## Apply what you read
(1) Return the part of the accident-compensation judgment from "he succumbed to" to "by the respondents.", copied word for word.
(2) Carry the accident-compensation judgment forward from the point where it stops.

## Provided text
Sri. K.R. Madhusudhan & Ors. ...Appellant(s)

 Versus 

The Administrative Officer & Anr. ...Respondent(s)

 J U D G M E N T

GANGULY, J.

1. Delay condoned.

2. Leave granted.

3. On 4.10.1998, at about 8.55 a.m., V. 

 Rajagopalaiah was crossing the road near Ashraya 

 Hotel, B.M. Road, Channapatna, when a Maruti Van 

 (owned by the first respondent) bearing 

 registration No. KA-05-A-2535 came at a high 

 speed and dashed against the deceased, causing 

 1

 severe injuries. He was taken to hospital, but 

 he succumbed to his injuries.

4. The deceased was of 53 years of age and was 

 survived by his wife and three sons, the present 

 appellants. They filed a claim petition under 

 Section 166 of the Motor Vehicles Act, 1988 

 claiming Rs.20,00,000/- as compensation. It was 

 contested by the respondents.

5. Motor Accident Claims Tribunal (hereinafter 

 "MACT") found that the death of V. Rajagopalaiah 

 was due to the rash and negligent driving of the 

 van driver (the second respondent). The deceased 

 was working as Senior Assistant in Karnataka 

 Electricity Board (hereinafter "KEB") and his 

 last drawn gross monthly salary was Rs.15,642/- 

 i.e. Rs.1,87,704/- annually. 1/3rd was deducted 

 for personal expenses, after which the amount 

 came to Rs.1,25,136/-. As deceased was 53 years 

 of age, a multiplier of 11 was applied. The 

 Tribunal also awarded funeral and transport 

 expenses amounting to Rs.10,000/-, medical 

 2

 expenses prior to death was Rs.6,000 and 

 compensation for loss and affection at 

 Rs.25,000/-. Accordingly, total compensation 

 awarded was Rs.14,27,496/- along with interest 

 of 9% p.a.

6. The appellants and the respondents both appealed 

 against the award of the Tribunal to the High 

 Court of Karnataka. The appellants appeared for 

 enhancement and the respondents for reduction of 

 the amount awarded. The High Court, in its 

 impugned judgment, reduced the compensation 

 awarded by the Tribunal to the appellants to 

 Rs.11,82,000/-. The relevant portion of High 

 Court order reads as follows:

 "The deceased was working as Senior 

 Assistant in KEB getting a salary of 

 Rs.15,642/-. After effecting 

 deductions towards income tax, the net 

 salary of the deceased would be 

 Rs.14,000/-. The mother and sons of 

 the deceased have filed claim 

 petition. 1/5 is to be deducted 

 towards personal expenses. Rs.11,200/- 

 would enure to the benefit of the 

 dependants. The deceased was aged 

 about 52 years. The deceased would 

 have retired by 58 years. After 

 superannuation, the deceased would get 

 3

 pensionary income in a sum of 

 Rs.6000/-. 1/5 is to be deducted 

 towards personal expenses. Rs.4800/- 

 would enure to the benefit of the 

 dependants. Split multiplier would 

 apply. After superannuation, 

 multiplier 6 would apply. Therefore, 

 the total loss of dependency before 

 superannuation would be Rs.8,06,400/- 

 (Rs.11200 (income) X 12 (months) X 6 

 (multiplier). The total loss of 

 dependency from the pensionary income 

 would be Rs.3,45,600/- (Rs.4800/- 

 (income) X 12 (months) X 6 

 (multiplier). The total loss of 

 dependency would be Rs.11,52,000/- The 

 petitioners are entitled for a sum of 

 Rs.25,000/- towards loss of expectancy 

 and Rs.10,000/- towards funeral 

 expenses. In all the petitioners are 

 entitled for a total sum of 

 Rs.11,82,000/- as against 

 Rs.14,27,496/- awarded by the 

 Tribunal. The petitioners are entitled 

 for interest at 6% p.a."

## Data to examine
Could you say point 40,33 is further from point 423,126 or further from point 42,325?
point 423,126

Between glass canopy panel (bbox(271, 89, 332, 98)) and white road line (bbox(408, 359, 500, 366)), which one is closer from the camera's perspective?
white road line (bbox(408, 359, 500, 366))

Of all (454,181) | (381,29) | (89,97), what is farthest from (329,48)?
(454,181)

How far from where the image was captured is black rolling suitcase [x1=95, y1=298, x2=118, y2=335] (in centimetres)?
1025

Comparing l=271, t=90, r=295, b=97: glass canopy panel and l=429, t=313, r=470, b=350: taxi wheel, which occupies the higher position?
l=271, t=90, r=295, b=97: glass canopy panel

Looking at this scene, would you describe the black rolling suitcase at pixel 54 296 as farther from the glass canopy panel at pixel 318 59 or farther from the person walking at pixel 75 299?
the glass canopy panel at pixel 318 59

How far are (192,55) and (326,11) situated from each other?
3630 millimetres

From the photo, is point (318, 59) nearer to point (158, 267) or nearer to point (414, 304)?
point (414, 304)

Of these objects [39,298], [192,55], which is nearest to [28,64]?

## Exercise responses
(1)
he succumbed to his injuries.

4. The deceased was of 53 years of age and was 

 survived by his wife and three sons, the present 

 appellants. They filed a claim petition under 

 Section 166 of the Motor Vehicles Act, 1988 

 claiming Rs.20,00,000/- as compensation. It was 

 contested by the respondents.

(2)
7. Assailing the same, the appellants contend that 

 the future prospects of the deceased and 

 revision in salary were not taken into 

 consideration by the High Court and a split 

 multiplier should not have been adopted.

8. The law regarding addition in income for future 

 prospects has been clearly laid down in Sarla 

 4

Varma (Smt.) & Others v. Delhi Transport 

Corporation & Another [(2009) 6 SCC 121] and the 

relevant portion reads as follows:

 "In Susamma Thomas this Court 

 increased the income by nearly 100%, 

 in Sarla Dixit the income was 

 increased only by 50% and in Abati 

 Bezbaruah the income was increased by 

 a mere 7%. In view of the 

 imponderables and uncertainties, we 

 are in favour of adopting as a rule of 

 thumb, an addition of 50% of actual 

 salary to the actual salary income of 

 the deceased towards future prospects, 

 where the deceased had a permanent job 

 and was below 40 years. [Where the 

 annual income is in the taxable range, 

 the words "actual salary" should be 

 read as "actual salary less tax"]. The 

 addition should be only 30% if the age 

 of the deceased was 40 to 50 years. 

 There should be no addition, where the 

 age of deceased is more than 50 years.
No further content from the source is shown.